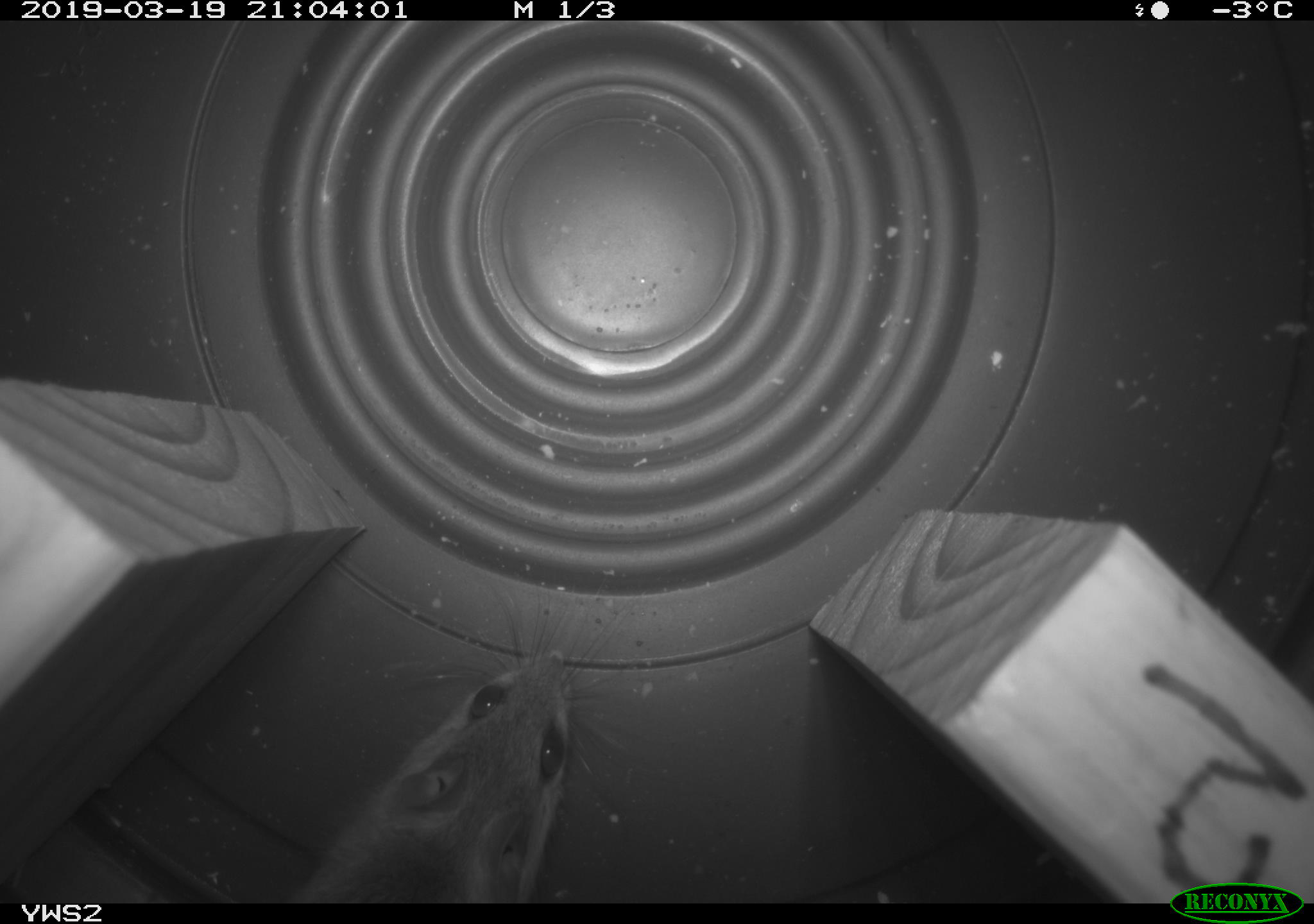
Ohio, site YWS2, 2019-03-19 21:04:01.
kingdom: Animalia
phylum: Chordata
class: Mammalia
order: Rodentia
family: Cricetidae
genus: Peromyscus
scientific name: Peromyscus leucopus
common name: white-footed mouse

**What you need to do:** Copy the entries exactly. Leave the pictures out.

**Task answer:**
Ohio, site YWS2, 2019-03-19 21:04:01.
kingdom: Animalia
phylum: Chordata
class: Mammalia
order: Rodentia
family: Cricetidae
genus: Peromyscus
scientific name: Peromyscus leucopus
common name: white-footed mouse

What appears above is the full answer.